**TEXTO SELECIONADO**
▶
As primeiras evidências arqueológicas do budismo em Gujarat remontam ao reinado do Imperador Ashoka em 268 a.C., e a área de Sana é mencionada na literatura budista antiga. O viajante chinês Xuanzang notou a presença de mais de 200 monastérios em Gujarat, que abrigavam milhares de monges estudando arte, história, cultura e filosofia.

Estimulado por essas descobertas, um ativista da cidade de Una entrou com uma solicitação em 2021 sob o Direito à Informação da Índia, exigindo informações do governo sobre o plano de desenvolvimento de Sana. “Perguntei para onde foram os milhões de fundos, por que (as placas) foram destruídas e por que as pessoas estão promovendo isso como um local religioso hindu? Não obtive resposta deles”, disse ele.
◀
**REGISTROS FORNECIDOS**
▶
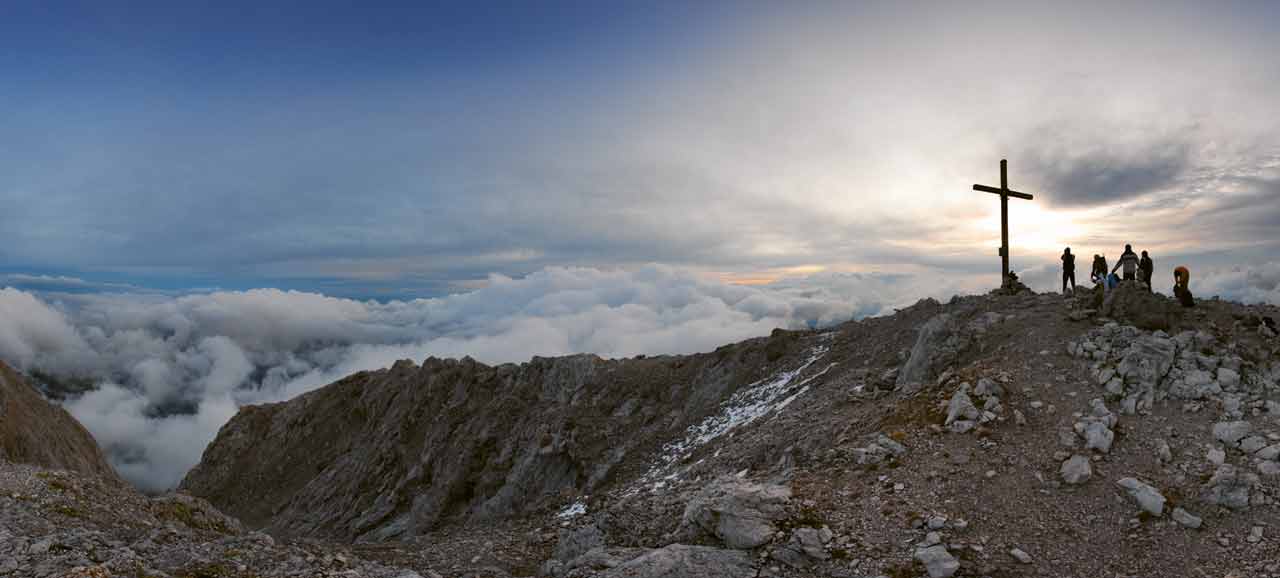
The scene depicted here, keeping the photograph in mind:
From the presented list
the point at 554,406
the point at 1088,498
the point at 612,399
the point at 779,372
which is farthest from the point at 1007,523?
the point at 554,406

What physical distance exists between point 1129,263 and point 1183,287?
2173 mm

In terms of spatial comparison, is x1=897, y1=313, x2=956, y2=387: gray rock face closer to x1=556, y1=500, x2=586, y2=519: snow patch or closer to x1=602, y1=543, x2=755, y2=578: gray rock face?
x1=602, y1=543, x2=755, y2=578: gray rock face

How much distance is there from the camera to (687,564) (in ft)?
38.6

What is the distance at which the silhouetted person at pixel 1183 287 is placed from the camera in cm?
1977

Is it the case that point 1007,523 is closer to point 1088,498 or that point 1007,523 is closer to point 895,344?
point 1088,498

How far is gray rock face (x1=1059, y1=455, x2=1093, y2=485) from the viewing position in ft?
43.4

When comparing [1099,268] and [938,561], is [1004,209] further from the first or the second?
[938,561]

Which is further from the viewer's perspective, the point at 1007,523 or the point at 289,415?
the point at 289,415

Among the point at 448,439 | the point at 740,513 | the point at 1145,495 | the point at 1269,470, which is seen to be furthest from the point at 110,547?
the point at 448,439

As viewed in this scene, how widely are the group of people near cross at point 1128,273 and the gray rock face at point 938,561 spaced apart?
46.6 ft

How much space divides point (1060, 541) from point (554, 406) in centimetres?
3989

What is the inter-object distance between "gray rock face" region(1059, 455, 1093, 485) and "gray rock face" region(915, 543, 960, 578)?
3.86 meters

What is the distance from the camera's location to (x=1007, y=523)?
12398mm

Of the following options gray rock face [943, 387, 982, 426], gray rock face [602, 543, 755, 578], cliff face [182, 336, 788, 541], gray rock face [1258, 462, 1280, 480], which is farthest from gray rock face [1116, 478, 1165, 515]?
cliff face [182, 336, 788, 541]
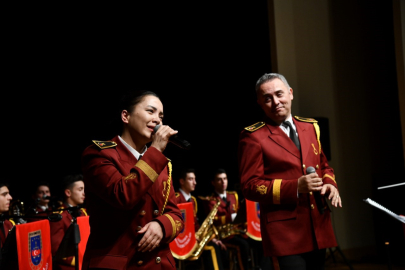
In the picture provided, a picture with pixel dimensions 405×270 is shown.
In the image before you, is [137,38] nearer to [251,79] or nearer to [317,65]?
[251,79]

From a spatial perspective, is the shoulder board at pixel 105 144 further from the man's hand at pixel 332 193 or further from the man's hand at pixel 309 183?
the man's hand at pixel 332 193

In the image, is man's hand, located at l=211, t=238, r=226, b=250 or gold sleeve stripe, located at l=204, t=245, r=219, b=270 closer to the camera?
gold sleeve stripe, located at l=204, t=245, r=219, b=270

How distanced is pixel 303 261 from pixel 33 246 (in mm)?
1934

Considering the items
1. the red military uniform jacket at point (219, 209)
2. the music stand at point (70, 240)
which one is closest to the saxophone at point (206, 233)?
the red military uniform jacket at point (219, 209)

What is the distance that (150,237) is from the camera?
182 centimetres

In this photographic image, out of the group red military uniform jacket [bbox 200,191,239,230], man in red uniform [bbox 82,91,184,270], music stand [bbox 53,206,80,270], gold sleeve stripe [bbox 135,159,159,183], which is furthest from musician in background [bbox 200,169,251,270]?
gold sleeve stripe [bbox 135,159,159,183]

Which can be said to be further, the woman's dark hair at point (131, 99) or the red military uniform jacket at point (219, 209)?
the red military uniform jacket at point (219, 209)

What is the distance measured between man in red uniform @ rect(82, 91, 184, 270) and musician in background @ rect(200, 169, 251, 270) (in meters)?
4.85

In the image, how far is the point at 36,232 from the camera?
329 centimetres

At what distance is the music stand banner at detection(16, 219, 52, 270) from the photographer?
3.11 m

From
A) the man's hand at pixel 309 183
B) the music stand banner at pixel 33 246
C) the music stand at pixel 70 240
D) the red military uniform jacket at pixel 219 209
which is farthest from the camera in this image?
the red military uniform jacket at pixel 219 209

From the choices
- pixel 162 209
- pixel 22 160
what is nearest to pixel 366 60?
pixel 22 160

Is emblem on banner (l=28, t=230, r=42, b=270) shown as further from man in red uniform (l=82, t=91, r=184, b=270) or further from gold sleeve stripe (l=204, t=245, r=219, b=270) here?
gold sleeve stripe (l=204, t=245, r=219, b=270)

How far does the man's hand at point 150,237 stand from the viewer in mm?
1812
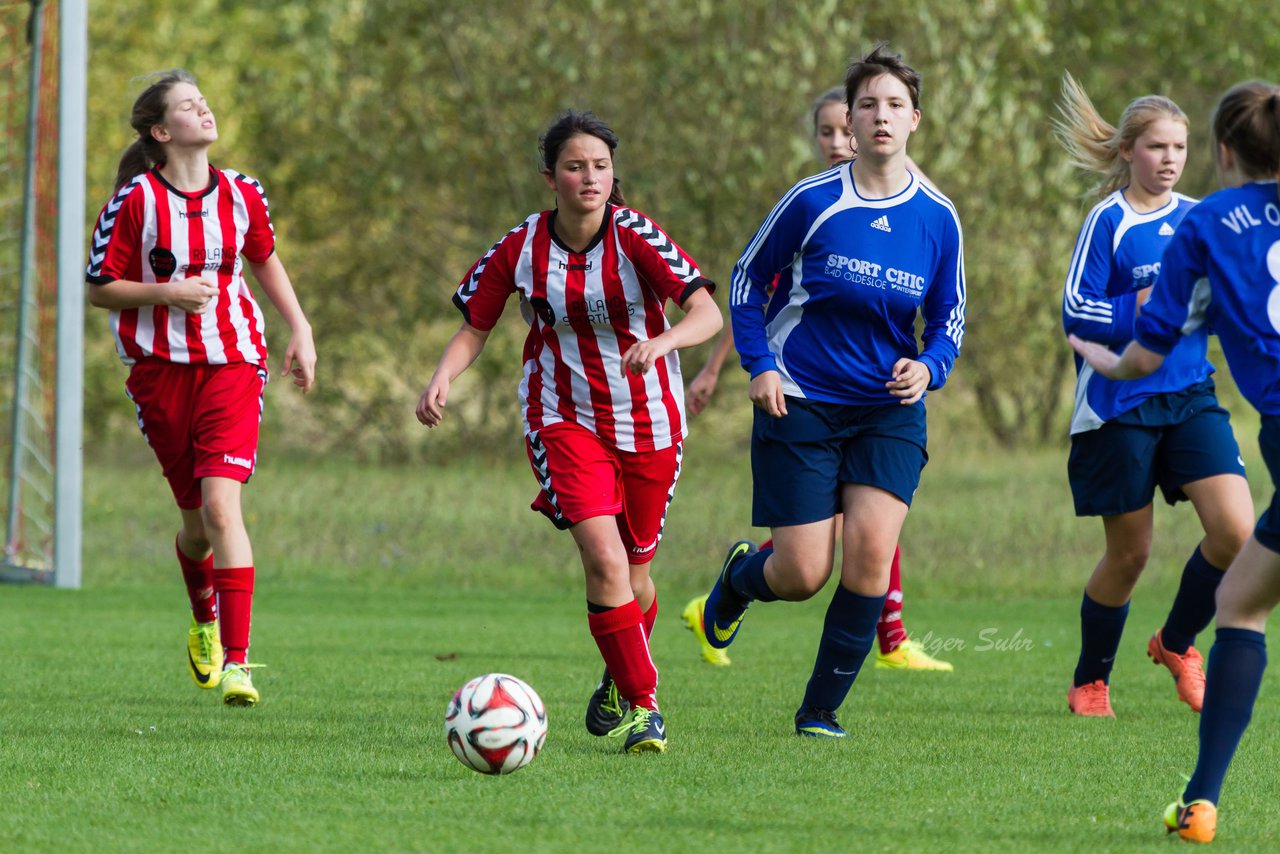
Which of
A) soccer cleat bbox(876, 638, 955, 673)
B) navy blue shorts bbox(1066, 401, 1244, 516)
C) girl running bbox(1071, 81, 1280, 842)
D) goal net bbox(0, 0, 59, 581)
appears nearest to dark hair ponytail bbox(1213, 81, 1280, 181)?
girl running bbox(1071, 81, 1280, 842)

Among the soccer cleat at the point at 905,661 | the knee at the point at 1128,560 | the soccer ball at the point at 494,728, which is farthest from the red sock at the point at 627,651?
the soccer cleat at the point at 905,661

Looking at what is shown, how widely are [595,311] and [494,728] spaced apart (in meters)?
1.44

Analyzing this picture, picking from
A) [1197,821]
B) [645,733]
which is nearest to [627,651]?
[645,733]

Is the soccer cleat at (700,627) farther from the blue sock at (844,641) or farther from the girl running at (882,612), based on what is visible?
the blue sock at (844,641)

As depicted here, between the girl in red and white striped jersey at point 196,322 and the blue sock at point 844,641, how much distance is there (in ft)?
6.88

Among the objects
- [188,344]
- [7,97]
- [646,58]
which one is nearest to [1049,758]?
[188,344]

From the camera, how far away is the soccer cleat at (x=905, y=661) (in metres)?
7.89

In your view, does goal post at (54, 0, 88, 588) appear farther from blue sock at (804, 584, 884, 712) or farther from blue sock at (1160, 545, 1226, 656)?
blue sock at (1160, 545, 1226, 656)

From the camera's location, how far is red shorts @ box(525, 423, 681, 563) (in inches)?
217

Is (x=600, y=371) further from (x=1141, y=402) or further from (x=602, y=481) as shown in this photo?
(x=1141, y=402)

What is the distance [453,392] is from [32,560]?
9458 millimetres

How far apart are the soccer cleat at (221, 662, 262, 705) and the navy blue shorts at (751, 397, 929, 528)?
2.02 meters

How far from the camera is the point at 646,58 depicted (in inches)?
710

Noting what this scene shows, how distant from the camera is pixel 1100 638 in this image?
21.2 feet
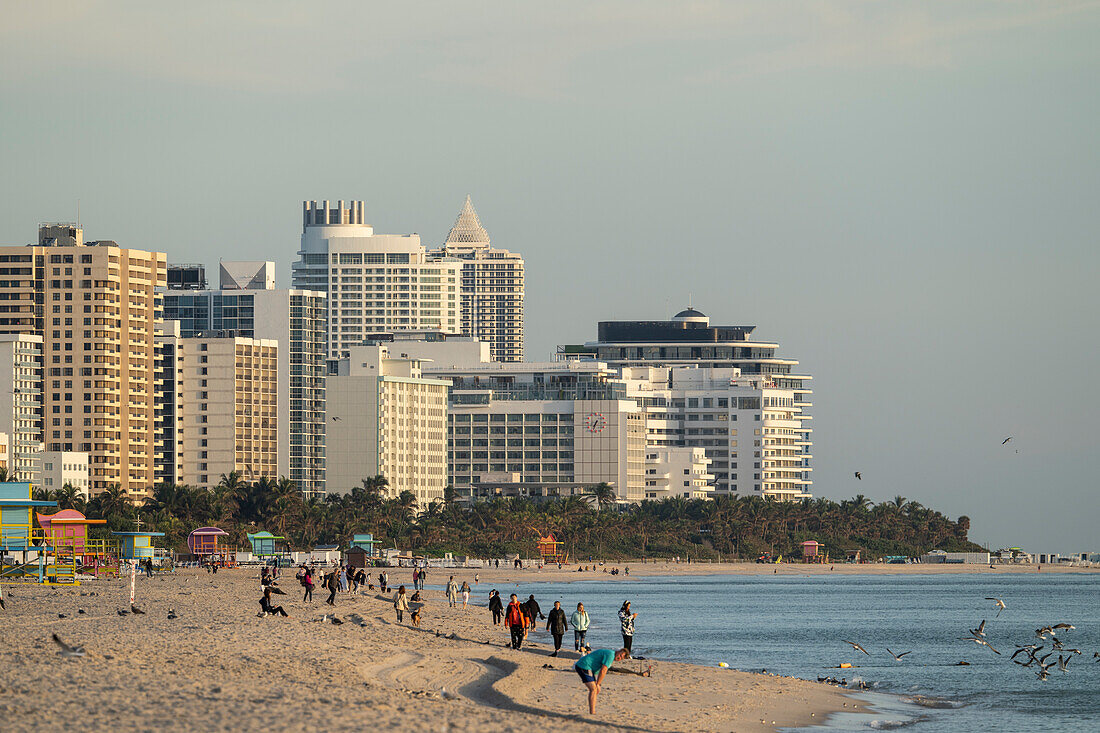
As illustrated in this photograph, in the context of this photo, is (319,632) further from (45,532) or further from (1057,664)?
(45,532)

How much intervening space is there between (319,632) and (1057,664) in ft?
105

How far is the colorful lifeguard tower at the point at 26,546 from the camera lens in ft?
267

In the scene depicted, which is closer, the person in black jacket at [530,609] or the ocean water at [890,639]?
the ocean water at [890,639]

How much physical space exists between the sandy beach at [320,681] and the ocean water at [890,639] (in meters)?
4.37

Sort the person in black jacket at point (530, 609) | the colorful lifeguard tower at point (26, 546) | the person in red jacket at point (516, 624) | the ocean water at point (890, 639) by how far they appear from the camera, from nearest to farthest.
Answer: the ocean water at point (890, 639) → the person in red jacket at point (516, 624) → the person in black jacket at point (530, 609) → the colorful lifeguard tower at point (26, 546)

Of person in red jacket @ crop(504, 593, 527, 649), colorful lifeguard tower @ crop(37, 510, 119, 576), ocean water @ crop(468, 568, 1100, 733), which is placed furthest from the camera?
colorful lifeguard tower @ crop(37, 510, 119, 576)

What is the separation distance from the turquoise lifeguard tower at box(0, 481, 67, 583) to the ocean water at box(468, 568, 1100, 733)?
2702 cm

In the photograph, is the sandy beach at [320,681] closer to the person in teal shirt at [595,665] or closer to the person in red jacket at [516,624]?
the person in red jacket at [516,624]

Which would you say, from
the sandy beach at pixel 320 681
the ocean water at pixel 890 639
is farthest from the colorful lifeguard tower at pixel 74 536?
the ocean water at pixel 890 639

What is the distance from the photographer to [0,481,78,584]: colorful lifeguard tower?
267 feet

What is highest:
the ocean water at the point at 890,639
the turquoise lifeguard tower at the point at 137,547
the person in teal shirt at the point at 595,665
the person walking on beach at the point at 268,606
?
◀
**OBJETIVO DO EXERCÍCIO**
Reproduza literalmente o trecho do texto sobre o budismo em Gujarat que começa em "As primeiras evidências" e termina em "cultura e filosofia.". Os registros não são necessários para esta atividade.

**RESPOSTA ABAIXO**
As primeiras evidências arqueológicas do budismo em Gujarat remontam ao reinado do Imperador Ashoka em 268 a.C., e a área de Sana é mencionada na literatura budista antiga. O viajante chinês Xuanzang notou a presença de mais de 200 monastérios em Gujarat, que abrigavam milhares de monges estudando arte, história, cultura e filosofia.